“Rock ’n Roll Suicides” echoes slowly, and then explodes in the cavernous multi-sensory room at the end of the V&A-curated David Bowie’s exhibition, the hot ticket now in Bologna. My friend Silvia managed to snatch two of those hot tickets and, braving the throngs of elbowing pilgrims, we meander inside the Museum of Modern Art.
In the dark, surrounded by giant moving images of David Bowie, by the ghosts of his stage costumes and by kids barely half my age, two lonely tears stream down my cheeks. Maybe I am mourning my irreclaimable past. Maybe it’s what good music does.
I had arrived early at the museum and my feet, instinctively, walked me to number 5 of the square where I watched the snow fall and flowers bloom for the first 18 years of my life. It’s lunchtime: the heavy glass and iron door hasn’t changed, only more polished it seems to me, and the mailboxes look fancier. The doorman is no doubt enjoying a bowl of pasta in his apartment. The door is locked but I can see the rickety elevator is still the one that used to ferry me up and down. Most of the apartments have been converted into offices but the penthouse, that my family occupied, is where the building owner now lives. I recognize his name.
I walk to the corner for a cup of tea and stumble upon an old bakery advertising sugar-free cookies. I walk in and the baker, an older lady, delights me in explaining how the cookies are made. “I have been a baker for 40 years she says – this bakery has been here since the building was built in 1920.”
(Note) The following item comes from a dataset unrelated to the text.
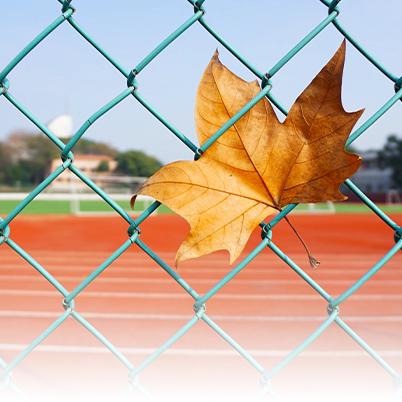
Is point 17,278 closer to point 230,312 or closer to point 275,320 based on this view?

“I know” I tell her “I used to buy the bread here, when I was a kid.”
Whenever I go back home, I am asked all the time by friends and family if I miss it (I don’t) and if I would ever live there again (I don’t think so).
They are my stock answers. But they are not as black and white as I lead people to believe. The reality is more nuanced. I am grateful I was born and grew up there but now I struggle to recognize my city: the brown and black faces that beg at every corner or talk incessantly on the phone in languages I don’t understand, I am not able to frame them. The graffiti marring the centuries old walls don’t belong in my memory bank. The American stores look like a blight.
Yet, every street, every door frame, every building, vomits ghosts of things, shops, people I used to know. I walk around and let them come to me, unbidden. On the bus, I look absent mindedly out the window and see a plaque proclaiming that “The artist Andrea Pazienza lived here ”. Andrea Pazienza was an artist, yes, but long before the documentaries on his life and oeuvre, and long before a plaque, he was my friend’s love, and he was real, alive and perpetually enveloped in cigarette smoke.
Sitting behind me on the bus, a chatty med student glued to his phone, utters that “god can see you but Stalin cannot”, as if he owned the sentence. I smile. He knows it all. Like I used to.
I am neither ready to claim these ghosts as my past nor to hand them over to the ones who have come after me, like the kid on the bus.
That is why I couldn’t live in my hometown anymore. The ghosts will always stay ghosts here. My absence never gave them the chance to morph into experiences and life lived.
My days were lived elsewhere, where I am not haunted, where I became a woman and nothing scares me.
Would you be able to live where you grew up after a long absence?